There is a well-founded reason why Nokia (News - Alert) is spending so much time and energy developing ultra-low-cost phones: global mobile subscriber growth now is driven by users in the "ermerging" and "developing" world. Looking at mobile service providers with the highest quarterly growth in wireless subscribers, three of the top ten are in China and five are in India.
Looked at another way, 15 of the top 17 mobile service providers operate in just four countries: Brazil, Russia, India and China. China Mobile, Bharti Airtel (News - Alert), Vodafone Essar and Reliance are examples.
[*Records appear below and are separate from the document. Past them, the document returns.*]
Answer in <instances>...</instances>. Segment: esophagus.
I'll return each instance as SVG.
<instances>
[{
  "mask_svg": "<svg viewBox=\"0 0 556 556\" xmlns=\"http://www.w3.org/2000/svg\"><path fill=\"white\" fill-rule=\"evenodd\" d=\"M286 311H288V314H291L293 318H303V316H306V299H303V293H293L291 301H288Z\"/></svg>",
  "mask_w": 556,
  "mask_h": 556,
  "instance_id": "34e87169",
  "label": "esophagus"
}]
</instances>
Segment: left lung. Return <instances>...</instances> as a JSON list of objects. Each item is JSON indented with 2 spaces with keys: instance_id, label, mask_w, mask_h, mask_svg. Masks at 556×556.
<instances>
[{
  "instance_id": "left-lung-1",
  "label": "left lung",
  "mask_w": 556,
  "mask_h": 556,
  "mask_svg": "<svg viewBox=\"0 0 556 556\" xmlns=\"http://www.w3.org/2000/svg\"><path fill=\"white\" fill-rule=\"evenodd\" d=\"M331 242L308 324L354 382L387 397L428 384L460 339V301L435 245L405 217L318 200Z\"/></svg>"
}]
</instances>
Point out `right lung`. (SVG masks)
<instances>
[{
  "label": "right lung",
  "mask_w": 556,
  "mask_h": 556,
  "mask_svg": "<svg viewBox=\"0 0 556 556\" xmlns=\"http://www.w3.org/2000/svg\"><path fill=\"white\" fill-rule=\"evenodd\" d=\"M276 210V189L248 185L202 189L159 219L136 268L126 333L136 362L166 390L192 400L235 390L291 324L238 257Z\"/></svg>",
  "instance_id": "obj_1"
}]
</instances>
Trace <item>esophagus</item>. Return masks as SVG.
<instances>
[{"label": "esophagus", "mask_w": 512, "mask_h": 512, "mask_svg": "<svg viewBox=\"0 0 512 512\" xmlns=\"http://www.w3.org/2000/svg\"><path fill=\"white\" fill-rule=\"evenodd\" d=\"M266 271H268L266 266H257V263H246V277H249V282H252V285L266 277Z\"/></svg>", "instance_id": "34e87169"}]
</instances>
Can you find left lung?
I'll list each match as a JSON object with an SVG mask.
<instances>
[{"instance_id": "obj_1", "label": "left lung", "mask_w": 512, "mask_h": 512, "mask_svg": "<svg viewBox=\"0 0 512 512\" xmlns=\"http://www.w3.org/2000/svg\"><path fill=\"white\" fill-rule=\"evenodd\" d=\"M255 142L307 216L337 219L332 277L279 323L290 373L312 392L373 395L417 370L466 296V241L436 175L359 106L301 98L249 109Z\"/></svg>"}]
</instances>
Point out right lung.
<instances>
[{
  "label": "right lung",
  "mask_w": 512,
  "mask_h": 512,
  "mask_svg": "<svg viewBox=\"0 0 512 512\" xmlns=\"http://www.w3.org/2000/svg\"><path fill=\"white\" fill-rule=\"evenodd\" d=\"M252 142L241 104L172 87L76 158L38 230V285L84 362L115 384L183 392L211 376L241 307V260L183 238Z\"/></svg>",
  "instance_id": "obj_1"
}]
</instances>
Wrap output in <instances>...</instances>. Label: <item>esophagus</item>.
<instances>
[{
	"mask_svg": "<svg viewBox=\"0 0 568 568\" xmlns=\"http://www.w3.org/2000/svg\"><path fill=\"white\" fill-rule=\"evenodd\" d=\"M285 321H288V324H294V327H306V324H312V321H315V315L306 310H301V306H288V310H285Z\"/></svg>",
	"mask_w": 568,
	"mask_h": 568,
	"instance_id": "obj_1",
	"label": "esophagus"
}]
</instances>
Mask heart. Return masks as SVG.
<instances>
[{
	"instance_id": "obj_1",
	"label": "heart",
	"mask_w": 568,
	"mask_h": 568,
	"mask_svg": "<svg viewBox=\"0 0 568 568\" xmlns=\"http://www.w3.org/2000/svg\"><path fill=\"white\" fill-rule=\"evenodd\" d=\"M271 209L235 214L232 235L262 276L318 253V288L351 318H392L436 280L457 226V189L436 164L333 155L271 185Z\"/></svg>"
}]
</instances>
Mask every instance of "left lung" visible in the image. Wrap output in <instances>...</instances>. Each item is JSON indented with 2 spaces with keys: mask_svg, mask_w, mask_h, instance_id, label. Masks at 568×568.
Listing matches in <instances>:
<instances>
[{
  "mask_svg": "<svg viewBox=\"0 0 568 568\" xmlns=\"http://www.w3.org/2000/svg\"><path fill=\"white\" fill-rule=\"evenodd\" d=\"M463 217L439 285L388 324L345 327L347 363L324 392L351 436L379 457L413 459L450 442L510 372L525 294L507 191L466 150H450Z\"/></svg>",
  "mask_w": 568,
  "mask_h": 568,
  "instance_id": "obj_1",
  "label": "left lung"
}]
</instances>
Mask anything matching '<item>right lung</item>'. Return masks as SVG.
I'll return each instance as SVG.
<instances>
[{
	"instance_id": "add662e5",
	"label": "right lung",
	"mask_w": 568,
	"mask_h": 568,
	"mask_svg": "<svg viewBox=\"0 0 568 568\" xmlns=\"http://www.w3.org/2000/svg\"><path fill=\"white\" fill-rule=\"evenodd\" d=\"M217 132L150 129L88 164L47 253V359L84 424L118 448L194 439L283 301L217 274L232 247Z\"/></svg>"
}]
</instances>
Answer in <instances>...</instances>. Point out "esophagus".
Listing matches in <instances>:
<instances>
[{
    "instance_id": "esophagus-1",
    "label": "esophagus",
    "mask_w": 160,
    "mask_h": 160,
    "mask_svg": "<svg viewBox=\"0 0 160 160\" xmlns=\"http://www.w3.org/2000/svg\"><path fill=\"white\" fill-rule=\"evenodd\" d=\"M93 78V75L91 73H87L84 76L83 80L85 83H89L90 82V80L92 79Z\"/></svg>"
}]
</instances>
In the second quarter of 2009, the top 15 largest mobile service providers grew by just a fraction of a percent from the previous quarter, says TeleGeography (News - Alert). The global recession is the obvious culprit. Where global growth rates were in the six percent range in 2006, in the four to five percent range in 2008 and are in the three percent to four percent range in 2009.
Still, something else also is at work. Growth rates in any new market always are stunningly high in the early stages of growth, when the installed base of users is quite small. Over time, as the number of buyers grows, growth rates naturally fall. As more end users get mobile service, and the user base grows, growth rates inevitably will fall.
There now are 4.3 billion wireless users (or voice handset users plus subscriber information modules or dongles or data cards). In the second quarter 130 million new subscribers were added. That doesn't mean markets in the BRIC countries are saturated, by any means. But growth rates will slow as the installed base grows.
That would be true with, or without, a global recession.